- _Records shown_:
**********
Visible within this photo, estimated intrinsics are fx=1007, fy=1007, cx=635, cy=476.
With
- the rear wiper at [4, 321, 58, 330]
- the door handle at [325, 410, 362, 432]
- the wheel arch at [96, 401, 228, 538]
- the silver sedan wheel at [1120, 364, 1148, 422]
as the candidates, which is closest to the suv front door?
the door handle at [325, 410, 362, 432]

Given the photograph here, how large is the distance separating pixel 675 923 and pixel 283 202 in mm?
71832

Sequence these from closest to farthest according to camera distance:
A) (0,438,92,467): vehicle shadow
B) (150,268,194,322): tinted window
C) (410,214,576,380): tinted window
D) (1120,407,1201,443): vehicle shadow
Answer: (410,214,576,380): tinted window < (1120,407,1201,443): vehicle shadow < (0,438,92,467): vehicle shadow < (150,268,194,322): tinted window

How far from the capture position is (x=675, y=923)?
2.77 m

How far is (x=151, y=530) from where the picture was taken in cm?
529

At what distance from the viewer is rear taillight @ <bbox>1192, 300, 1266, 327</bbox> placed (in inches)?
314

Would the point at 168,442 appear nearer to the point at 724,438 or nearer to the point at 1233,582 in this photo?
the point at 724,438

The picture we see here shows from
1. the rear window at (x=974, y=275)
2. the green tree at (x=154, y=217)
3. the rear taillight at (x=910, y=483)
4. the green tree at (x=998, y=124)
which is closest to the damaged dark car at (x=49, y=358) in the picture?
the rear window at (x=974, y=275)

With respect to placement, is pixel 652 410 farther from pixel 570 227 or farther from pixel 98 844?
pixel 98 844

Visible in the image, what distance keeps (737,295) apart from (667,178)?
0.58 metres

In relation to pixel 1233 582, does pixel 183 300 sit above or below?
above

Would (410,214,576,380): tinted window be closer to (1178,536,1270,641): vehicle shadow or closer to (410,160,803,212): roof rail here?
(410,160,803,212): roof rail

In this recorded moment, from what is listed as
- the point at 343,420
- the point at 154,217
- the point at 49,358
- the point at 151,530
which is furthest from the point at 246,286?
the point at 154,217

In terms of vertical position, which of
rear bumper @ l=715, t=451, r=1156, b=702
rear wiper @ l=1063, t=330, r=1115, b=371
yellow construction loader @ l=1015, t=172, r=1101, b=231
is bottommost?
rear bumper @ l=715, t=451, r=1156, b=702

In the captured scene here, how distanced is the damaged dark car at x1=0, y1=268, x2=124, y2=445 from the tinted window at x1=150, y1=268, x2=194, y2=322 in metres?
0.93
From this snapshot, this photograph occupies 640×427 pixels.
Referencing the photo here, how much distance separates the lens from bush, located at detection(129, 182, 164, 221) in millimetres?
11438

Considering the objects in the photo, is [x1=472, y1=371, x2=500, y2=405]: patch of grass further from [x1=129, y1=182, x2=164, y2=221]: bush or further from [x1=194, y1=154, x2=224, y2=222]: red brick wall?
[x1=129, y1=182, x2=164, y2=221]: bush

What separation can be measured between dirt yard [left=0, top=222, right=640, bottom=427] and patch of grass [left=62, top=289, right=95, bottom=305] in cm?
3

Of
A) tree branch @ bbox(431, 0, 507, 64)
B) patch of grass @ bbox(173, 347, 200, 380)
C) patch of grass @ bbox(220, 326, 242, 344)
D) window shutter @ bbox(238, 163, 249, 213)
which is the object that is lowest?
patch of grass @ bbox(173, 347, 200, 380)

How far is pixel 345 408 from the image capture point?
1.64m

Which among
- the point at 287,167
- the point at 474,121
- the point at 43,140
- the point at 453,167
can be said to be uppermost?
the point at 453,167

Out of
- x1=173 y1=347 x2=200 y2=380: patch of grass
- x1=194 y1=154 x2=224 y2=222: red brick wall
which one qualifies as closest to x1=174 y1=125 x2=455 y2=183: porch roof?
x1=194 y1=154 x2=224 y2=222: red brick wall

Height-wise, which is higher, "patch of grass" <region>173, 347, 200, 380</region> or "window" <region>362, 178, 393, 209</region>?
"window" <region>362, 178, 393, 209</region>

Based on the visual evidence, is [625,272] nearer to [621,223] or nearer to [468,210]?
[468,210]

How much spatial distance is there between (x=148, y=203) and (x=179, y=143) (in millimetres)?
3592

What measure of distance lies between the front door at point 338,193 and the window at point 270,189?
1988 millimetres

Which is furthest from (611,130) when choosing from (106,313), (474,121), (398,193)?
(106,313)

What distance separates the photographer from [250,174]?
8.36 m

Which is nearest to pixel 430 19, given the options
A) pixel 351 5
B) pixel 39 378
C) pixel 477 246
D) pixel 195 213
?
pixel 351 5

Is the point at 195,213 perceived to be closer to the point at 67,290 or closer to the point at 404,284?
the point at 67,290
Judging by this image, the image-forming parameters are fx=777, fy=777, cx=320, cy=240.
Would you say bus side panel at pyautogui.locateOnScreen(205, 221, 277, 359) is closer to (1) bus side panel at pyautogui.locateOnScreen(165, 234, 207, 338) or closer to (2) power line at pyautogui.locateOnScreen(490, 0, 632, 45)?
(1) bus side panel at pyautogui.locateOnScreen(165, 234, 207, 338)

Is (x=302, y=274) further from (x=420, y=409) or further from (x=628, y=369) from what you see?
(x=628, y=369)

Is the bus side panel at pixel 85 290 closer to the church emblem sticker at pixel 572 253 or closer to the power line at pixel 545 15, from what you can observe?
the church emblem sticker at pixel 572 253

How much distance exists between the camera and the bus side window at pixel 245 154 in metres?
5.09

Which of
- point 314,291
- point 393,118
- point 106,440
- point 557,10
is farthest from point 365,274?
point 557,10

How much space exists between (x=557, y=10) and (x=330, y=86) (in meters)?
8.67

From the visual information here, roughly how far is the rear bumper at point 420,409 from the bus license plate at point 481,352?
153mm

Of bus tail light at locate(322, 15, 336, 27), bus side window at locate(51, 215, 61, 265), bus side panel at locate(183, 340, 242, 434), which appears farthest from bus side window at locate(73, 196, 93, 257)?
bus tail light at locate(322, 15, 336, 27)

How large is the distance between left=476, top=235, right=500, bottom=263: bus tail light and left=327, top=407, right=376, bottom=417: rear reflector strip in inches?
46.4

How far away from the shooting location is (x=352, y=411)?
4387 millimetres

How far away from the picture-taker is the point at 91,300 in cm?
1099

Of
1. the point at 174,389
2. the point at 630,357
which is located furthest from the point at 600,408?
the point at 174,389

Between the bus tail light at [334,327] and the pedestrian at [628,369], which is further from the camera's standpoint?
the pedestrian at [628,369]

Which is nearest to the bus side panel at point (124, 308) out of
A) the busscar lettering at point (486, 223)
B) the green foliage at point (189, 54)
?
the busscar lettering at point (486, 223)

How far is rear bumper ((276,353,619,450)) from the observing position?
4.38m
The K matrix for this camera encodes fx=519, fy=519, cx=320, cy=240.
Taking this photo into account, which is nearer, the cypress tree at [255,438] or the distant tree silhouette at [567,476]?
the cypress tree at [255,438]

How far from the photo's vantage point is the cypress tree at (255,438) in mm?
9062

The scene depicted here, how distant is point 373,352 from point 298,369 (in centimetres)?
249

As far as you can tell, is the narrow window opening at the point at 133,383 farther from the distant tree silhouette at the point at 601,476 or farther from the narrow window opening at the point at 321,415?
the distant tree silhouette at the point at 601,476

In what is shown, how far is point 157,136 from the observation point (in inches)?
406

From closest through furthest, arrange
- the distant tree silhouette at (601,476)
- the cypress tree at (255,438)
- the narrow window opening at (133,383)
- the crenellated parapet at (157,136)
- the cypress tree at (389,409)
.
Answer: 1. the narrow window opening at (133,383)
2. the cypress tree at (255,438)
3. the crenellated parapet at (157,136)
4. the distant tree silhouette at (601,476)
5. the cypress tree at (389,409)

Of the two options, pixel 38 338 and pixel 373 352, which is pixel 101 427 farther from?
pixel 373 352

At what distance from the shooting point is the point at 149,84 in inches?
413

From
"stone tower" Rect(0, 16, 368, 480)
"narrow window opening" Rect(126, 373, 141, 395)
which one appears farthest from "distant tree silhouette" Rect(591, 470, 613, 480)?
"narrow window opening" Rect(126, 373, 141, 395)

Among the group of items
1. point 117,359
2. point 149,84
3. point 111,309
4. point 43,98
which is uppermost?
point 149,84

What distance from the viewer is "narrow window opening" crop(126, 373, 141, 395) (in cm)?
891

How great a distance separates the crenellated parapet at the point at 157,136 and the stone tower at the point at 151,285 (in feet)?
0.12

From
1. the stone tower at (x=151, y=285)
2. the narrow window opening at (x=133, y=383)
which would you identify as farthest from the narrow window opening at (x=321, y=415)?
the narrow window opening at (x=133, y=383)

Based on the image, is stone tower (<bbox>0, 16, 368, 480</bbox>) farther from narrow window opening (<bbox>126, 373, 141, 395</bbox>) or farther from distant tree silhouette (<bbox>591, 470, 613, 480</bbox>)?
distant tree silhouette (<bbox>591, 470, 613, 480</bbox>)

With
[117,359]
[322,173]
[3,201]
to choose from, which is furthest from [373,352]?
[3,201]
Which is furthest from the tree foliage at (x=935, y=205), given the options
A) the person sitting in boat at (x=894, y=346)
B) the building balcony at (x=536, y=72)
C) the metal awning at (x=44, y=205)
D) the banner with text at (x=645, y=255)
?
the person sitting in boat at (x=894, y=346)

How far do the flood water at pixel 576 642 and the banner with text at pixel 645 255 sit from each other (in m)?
**********
How many lines of the listing above contain the string "taillight", with case taken into account? Reply with the number alone.

2